At dusk on the narrow downtown street of Lima now, the cholos roast chicken livers on sticks over little black coal stoves and sell them for a few centavos. Along the throbbing Jiron de la Union, Lima’s busiest street, these entrepreneurs hawk rope bags, plastic covers, toys that make the noise of wild birds, cheap leather pocketbooks, magazines, and a thousand knicknacks that roll, squeal, and turn somersaults. In the barriadas they are equally competitive and imaginative: a common sight is a home generator from which a cholo rents electricity to his neighbors.
“Twenty years ago this was a Spanish city,” noted Dr. José Matos, head of the department of anthropology at Lima’s San Marcos University. “No more. Today it has an Indian flavor. The whole atmosphere has changed.”
It started, he went on, after World War II; by 1962 every one of seven presidential candidates was going out to the villages, for the first time in history, talking about change, about the new Peru, and about such formerly untouchable subjects as land reform. Meanwhile, a great coming and going had started between the mountains and the coast.
At first they moved into the cities, into the callejones, or big apartment slums. Later they organized themselves and began moving out to the government land in the deserts around the cities. They depended upon each other and worked together effectively in a country where mutual distrust has always been the rule.
Squatters’ rights
At night there would be only the empty sand, looking astonishingly like the Sahara. In the morning, there would be an entire city of several hundred mat houses, usually with a Peruvian flag flying, all standing bravely against society. There were many killings by police, but in the end Lima capitulated to its cholos. In 1961 the barriada law was passed giving squatters legal title to the land. Now the barriadas are there to stay. The woven mat houses are giving way to permanent cement houses which the cholos have built themselves.

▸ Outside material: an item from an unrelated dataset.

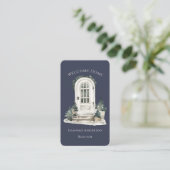 水モダン色フロントドア実在エテート不動産仲介業者 名刺 (スタンド正面)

The cholos are inveterate joiners. In Lima alone they have 670 registered provincial aid clubs, usually with offices that remind one of the German Hod Carriers or the Polish Alliance. They tend to be skeptical and critical of society, and there is the sense about them that they, or at least their children, are not going to put up with the status quo. They are surprisingly democratically oriented. This stems in part from the old communities, where every voice is heard. Long before the last municipal elections they were electing their own barriada mayors — spontaneously and without outside help or hindrance. They also have learned, apparently spontaneously, how to picket and protest. On almost any day you can see a barriada delegation walking downtown to the newspapers, with huge banners that stretch across whole streets asking for water or sanitation in the barriadas. This generation is largely interested in their homes and in establishing themselves on the coast; the next generation, experts say, will be the revolutionary one.